Editors are gold (the good ones, anyway)
I started writing back in middle school, for my marching band newsletter and my school paper and a family newsletter and a Star Trek fan club newsletter called the Excalibur Press and my own zines, Apple Crumb, Starlight and Live Beat. I remember reading comic books and zines during free reading time and an unapproving English teacher asking me why I couldn’t ever read something “real.” I was attracted to the raw honesty and creativity in zines like Cometbus, Sanity Sux, Girl Germs, Teenage Gang Debs and in comics like Hate, Eightball, Action Girl, Milk & Cheese, Dork, and Optic Nerve… for the same reason I was attracted to K Records bands like Bratmobile and Bikini Kill and Kicking Giant. I don’t like zines as much as I used to because I feel like some of them could use a little bit of polish. I may just be old and curmudgeonly but I feel like the d.i.y. ethic used to be about becoming the media instead of waiting for approval and acceptance from stodgy establishmentarians. Nowadays, it sometimes seems like people like to put out subpar work out of laziness and call it d.i.y. as an excuse. Perhaps the truth is somewhere in the middle. Too much editing can take the teeth out of good writing. Some editors do little more than adding errors and requiring unnecessary busywork. But not enough editing can lead to work that’s unclear, incomplete, or just not as good as it could be…. and good editors can really make your writing sing. Finding good editors isn’t easy, and I consider myself incredibly lucky that I get to work with so many of them.
Make friends with other journalists and industry experts.
I don’t know what I would do without my friends. I can bounce ideas off of them, give somewhat objective feedback on their challenges, get assistance in rewriting emails so they don’t make people cry, share contacts and intel, and just chat about everything from new tunes to industry news. If you find yourself increasingly isolated, reaching out to others can make your world seem larger.
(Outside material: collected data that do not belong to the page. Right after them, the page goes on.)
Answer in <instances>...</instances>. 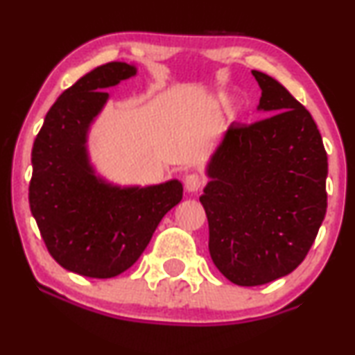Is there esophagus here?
Instances as JSON below:
<instances>
[{
  "mask_svg": "<svg viewBox=\"0 0 355 355\" xmlns=\"http://www.w3.org/2000/svg\"><path fill=\"white\" fill-rule=\"evenodd\" d=\"M203 183H205L203 177H200V175H196V173H190L185 177V189L191 191V193L202 190Z\"/></svg>",
  "mask_w": 355,
  "mask_h": 355,
  "instance_id": "obj_1",
  "label": "esophagus"
}]
</instances>
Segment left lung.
Here are the masks:
<instances>
[{"label":"left lung","mask_w":355,"mask_h":355,"mask_svg":"<svg viewBox=\"0 0 355 355\" xmlns=\"http://www.w3.org/2000/svg\"><path fill=\"white\" fill-rule=\"evenodd\" d=\"M251 72L261 87L258 109L275 114L228 127L200 196L213 263L238 286L296 270L327 210V153L314 119L276 79Z\"/></svg>","instance_id":"1"}]
</instances>
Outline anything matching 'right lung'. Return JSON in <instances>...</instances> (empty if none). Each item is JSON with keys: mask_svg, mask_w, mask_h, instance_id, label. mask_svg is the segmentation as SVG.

There are definitely pros and cons.
Freelancing definitely has its perks. The ability to work remotely and set your own schedule. The opportunity to look into whatever you think is interesting at the moment. Experts who can answer your pressing questions just a phone call away. The ability to shine light on injustice to help create a better world. The chance to teach people something that may help them with their lives. Being able provide levity and entertainment in a polarized, toxic world. Getting people to look closer and think deeper. Avoiding unnecessary meetings, if that’s what you want. But freelancing has its downsides. It can be incredibly frustrating, sleazy publications sometimes screw you over, and extroverts like me may miss watercooler talk and getting invited to office parties. There’s really no paid time off, and you have to manage your own retirement savings and health insurance. I haven’t ruled out the possibility of taking full-time work if the opportunity is right, but don’t miss all of the drawbacks of full-time employment either. It’s definitely worth assessing and reassessing to see what’s best for you.